**Reading passage:**
--- Begin ---
Officials are still working on identifying the victims, said Suharyanto, the chief of the National Disaster Management Agency, or BNPB.

“We have identified at least 122 bodies … aside from that there are still victims who are missing and we are continuing our search,” Suharyanto said during a press conference, adding that some of those who have been identified were children.

President Joko Widodo visited the epicenter of the earthquake in Cianjur on Tuesday, and said that the government would hand out compensation to victims and their families to reconstruct damaged homes, adding that housing must be built to be earthquake-resistant.

“For the victims who are still trapped, I have instructed for their evacuation and rescue to be prioritized,” Widodo told reporters.

Dwikorita Karnawati, the head of Indonesia’s meteorological, climatology and geophysical agency (BMKG), said that 145 aftershocks were recorded as of Tuesday afternoon, adding that they would reduce in frequency in the next four days.

“This earthquake, based on research and analysis by BMKG, is an earthquake with a return period of about 20 years,” Karnawati said.
--- End ---
**Extracted records:**
--- Begin ---
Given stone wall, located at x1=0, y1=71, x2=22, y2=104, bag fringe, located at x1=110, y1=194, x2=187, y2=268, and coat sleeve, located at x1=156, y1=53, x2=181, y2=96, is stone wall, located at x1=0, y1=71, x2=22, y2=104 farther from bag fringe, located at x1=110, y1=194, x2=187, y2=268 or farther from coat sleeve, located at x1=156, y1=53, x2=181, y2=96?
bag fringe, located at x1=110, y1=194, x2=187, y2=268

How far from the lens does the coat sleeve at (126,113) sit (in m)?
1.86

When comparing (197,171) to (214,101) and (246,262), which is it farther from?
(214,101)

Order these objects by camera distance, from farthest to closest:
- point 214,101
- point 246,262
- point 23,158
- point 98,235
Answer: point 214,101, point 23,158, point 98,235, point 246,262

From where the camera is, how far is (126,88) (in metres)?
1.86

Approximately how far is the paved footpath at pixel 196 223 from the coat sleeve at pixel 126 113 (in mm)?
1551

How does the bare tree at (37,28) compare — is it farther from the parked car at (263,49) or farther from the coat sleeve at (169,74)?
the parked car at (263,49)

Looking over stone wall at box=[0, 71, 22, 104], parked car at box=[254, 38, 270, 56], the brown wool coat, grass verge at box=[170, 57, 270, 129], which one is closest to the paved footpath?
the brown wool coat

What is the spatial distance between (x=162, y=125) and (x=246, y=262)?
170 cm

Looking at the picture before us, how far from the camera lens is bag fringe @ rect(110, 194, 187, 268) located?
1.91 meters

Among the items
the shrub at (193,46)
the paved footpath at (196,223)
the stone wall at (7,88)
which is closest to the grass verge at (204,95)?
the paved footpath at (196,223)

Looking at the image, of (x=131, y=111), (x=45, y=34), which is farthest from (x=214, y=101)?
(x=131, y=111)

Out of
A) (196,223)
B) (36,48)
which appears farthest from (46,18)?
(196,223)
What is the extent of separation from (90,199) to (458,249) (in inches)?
--- End ---
**Given instruction 1:**
According to the earthquake report, how many aftershocks had been recorded as of Tuesday afternoon?
**Given instruction 2:**
Carry on the earthquake report from its final sentence.
The entries were taken from a separate source.

**Exercise output 1:**
145 aftershocks.

**Exercise output 2:**
“What this means is that an earthquake would likely occur again within an estimated 20 years, so during the reconstruction period it is very crucial to ensure that the buildings will be earthquake-resistant,” she added.

The Indonesian archipelago lies on the so-called “Ring of Fire,” an arc of volcanoes and fault lines along the Pacific Basin that lead to a high frequency of earthquakes and volcanic eruptions.

Cianjur district is considered one of the most disaster-prone areas in Indonesia, suffering frequent floods, landslides, droughts and also geological hazards. Monday’s quake had been felt in other parts of Java, including Bandung city and the Indonesian capital Jakarta, where people left tall office buildings and reported shaking and furniture moving.

In 2004, a 9.1 magnitude quake off Sumatra island triggered a tsunami that killed almost 230,000 people in more than a dozen countries, most of them in Indonesia.